Holo
- Type: Private
- Industry: Financial technology; Property technology;
- Founded: 2019; 7 years ago
- Founders: Michael Hunter Arran Summerhill
- Headquarters: Dubai, United Arab Emirates
- Area served: Gulf Cooperation Council
- Key people: Michael Hunter (CEO) Arran Summerhill (COO)
- Website: www.useholo.com

= Holo (company) =

Emirati financial technology company

Holo is a financial technology (fintech) and property technology (proptech) company based in Dubai, United Arab Emirates. The company operates a digital platform that provides mortgage and property-buying services in the United Arab Emirates and Saudi Arabia.

==History==
Holo was founded in Dubai in 2019 by Michael Hunter and Arran Summerhill. The company launched its platform in 2020.

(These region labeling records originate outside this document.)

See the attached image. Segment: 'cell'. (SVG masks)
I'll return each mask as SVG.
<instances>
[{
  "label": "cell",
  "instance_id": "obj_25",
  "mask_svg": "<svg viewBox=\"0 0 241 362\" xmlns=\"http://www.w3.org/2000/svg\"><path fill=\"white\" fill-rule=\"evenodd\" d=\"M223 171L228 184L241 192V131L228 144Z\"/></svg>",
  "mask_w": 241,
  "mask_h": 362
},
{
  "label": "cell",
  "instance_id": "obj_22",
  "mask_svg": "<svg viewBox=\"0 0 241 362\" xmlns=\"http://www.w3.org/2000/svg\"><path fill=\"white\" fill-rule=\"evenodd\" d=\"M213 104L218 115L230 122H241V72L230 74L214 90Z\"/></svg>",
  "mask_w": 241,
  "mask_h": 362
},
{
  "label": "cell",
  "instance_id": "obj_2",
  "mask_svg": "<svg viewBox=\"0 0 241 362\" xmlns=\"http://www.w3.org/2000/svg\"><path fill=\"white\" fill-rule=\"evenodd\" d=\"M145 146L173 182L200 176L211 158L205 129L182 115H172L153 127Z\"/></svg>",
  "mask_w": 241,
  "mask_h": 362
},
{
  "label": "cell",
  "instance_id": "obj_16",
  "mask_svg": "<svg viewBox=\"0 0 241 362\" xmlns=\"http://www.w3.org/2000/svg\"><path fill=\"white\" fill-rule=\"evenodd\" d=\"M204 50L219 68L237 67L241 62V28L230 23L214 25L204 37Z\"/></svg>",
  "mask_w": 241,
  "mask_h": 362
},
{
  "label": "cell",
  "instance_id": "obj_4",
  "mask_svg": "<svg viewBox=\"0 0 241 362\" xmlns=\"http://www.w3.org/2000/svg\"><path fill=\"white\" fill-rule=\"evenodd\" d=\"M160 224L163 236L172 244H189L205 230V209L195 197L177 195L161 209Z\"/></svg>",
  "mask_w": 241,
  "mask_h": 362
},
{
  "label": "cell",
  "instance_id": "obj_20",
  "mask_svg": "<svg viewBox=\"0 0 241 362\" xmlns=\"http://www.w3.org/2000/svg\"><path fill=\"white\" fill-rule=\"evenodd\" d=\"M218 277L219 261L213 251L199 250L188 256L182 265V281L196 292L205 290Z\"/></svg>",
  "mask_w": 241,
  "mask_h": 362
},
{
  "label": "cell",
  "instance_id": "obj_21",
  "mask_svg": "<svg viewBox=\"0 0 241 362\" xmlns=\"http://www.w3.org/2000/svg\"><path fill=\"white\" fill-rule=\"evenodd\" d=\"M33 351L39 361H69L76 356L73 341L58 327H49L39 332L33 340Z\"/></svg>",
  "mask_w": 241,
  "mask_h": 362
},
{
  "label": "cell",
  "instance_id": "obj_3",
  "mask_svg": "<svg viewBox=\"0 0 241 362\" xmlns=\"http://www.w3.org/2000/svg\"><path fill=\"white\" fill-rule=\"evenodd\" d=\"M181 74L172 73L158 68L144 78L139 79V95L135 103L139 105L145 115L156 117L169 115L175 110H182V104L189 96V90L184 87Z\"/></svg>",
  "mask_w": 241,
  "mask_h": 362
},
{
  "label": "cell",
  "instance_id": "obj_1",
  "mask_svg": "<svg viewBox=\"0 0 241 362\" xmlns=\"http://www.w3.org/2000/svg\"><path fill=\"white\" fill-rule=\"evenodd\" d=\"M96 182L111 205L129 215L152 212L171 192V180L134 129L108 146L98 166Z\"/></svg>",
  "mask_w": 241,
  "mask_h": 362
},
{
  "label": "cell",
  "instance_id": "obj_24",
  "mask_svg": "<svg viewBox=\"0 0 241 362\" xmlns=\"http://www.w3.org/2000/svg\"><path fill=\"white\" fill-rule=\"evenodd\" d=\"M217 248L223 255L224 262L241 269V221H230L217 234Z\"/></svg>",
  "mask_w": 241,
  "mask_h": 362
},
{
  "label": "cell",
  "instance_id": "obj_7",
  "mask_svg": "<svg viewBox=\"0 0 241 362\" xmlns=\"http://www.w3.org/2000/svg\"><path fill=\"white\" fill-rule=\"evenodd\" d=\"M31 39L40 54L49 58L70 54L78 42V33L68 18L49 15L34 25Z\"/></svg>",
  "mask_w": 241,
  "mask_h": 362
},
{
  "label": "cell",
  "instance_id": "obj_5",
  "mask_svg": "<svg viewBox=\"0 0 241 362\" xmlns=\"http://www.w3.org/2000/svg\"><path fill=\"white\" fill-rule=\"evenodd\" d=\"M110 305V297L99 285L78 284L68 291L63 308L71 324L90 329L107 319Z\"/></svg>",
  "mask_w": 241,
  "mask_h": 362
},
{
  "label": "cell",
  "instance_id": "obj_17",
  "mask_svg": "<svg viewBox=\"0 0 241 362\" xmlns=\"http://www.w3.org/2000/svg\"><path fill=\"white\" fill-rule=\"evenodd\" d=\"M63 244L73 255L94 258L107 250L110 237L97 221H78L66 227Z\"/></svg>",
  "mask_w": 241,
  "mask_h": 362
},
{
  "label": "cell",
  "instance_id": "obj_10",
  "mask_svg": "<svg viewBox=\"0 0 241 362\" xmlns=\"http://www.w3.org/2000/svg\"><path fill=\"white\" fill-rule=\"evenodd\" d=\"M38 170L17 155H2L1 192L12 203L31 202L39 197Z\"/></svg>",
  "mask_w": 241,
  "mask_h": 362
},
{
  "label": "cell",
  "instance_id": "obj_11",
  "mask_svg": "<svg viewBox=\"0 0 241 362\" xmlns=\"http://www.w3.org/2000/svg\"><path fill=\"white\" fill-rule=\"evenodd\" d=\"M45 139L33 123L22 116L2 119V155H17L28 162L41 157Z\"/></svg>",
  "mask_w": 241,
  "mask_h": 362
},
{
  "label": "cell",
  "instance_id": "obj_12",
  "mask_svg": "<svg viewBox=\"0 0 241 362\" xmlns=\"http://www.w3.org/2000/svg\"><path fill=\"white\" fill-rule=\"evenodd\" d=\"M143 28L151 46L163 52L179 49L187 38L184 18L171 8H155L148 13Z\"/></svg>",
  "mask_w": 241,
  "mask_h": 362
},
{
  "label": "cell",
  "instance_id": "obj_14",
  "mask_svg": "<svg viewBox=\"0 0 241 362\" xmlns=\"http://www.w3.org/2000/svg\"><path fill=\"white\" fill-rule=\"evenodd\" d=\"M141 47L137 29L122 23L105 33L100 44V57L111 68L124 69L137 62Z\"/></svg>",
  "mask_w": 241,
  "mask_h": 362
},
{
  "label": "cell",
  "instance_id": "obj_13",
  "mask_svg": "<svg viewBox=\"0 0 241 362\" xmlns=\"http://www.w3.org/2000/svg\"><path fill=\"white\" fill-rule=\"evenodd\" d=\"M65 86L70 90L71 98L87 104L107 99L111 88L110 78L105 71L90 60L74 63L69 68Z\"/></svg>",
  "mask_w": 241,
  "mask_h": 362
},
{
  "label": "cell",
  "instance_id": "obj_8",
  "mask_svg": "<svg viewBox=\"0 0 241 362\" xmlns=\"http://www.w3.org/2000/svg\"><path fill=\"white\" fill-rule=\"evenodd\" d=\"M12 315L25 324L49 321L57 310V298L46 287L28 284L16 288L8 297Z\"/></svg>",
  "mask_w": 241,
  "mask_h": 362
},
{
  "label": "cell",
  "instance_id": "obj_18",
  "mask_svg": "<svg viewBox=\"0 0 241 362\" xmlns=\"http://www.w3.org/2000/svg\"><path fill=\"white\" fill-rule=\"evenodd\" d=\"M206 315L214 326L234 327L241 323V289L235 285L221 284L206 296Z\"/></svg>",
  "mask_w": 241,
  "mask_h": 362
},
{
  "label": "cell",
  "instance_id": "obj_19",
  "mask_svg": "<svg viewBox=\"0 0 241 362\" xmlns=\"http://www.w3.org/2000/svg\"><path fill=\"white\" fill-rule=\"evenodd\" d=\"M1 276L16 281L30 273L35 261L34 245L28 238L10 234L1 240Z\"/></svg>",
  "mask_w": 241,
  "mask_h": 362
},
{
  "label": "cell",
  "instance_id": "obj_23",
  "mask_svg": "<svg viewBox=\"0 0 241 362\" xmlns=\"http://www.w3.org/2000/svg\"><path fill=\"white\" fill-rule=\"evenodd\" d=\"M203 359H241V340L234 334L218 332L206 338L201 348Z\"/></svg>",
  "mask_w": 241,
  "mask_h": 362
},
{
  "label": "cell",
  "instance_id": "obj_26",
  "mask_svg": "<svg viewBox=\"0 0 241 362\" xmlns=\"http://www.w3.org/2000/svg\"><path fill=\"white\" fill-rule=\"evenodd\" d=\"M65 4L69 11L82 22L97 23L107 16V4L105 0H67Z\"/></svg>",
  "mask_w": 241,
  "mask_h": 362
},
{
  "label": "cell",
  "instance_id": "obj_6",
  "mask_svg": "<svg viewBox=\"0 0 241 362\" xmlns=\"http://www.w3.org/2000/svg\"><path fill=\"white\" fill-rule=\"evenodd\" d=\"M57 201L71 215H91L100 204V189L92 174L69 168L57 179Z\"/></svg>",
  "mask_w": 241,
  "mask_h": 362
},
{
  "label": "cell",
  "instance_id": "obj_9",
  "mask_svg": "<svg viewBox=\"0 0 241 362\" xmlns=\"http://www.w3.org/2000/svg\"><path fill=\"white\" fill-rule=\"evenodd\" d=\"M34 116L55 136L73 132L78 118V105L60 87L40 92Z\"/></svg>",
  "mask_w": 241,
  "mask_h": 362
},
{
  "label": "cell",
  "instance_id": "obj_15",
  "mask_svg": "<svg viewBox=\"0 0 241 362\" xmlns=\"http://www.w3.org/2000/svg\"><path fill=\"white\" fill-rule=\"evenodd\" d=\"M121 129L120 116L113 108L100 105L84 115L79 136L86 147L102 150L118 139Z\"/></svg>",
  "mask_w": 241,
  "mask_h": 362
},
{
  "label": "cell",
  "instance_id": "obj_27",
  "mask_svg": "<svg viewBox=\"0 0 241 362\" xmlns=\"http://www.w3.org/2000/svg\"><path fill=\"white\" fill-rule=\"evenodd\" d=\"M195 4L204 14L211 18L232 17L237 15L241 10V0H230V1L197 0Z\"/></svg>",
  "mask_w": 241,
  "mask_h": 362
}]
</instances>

Before establishing Holo, Hunter and Summerhill had worked in traditional mortgage brokerage in the United Kingdom and the UAE. They developed the company after identifying inefficiencies in the traditional mortgage and home-buying process.

During the COVID-19 pandemic, the platform saw increased use of digital mortgage services. Arabian Business reported in 2020 that applications through Holo had increased by 300 percent over a two-month period.

By 2021, Holo allowed applicants to receive mortgage quotations, upload supporting documents, submit applications online and track their progress through an online dashboard.

In 2023, Holo raised a seed funding round led by Watheeq Proptech Venture and Hambro Perks Oryx Fund.

In May 2024, the company announced a pre-Series A funding round led by Dubai Future District Fund and Oryx Fund.

In 2024, Holo also began expanding into Saudi Arabia. Michael Hunter described the country as the company's next regional market, while the founders discussed the expansion of digital mortgage and property technology services across the Gulf.

In August 2025, Holo raised US$22 million in a Series A funding round led by Impact46.

==Operations==
Holo operates a digital platform for property buyers in the United Arab Emirates and Saudi Arabia. The company's services include mortgage brokerage, mortgage comparison, refinancing, conveyancing, and support for buying property. The platform allows users to compare mortgage products, submit applications and supporting documents digitally, and track the progress of their applications online.

Holo also operates Hub, a platform for real estate agents. It connects agents with people who want to buy property and supports the property-buying process. The platform includes tools for mortgage referrals, buyer matching, and referral tracking.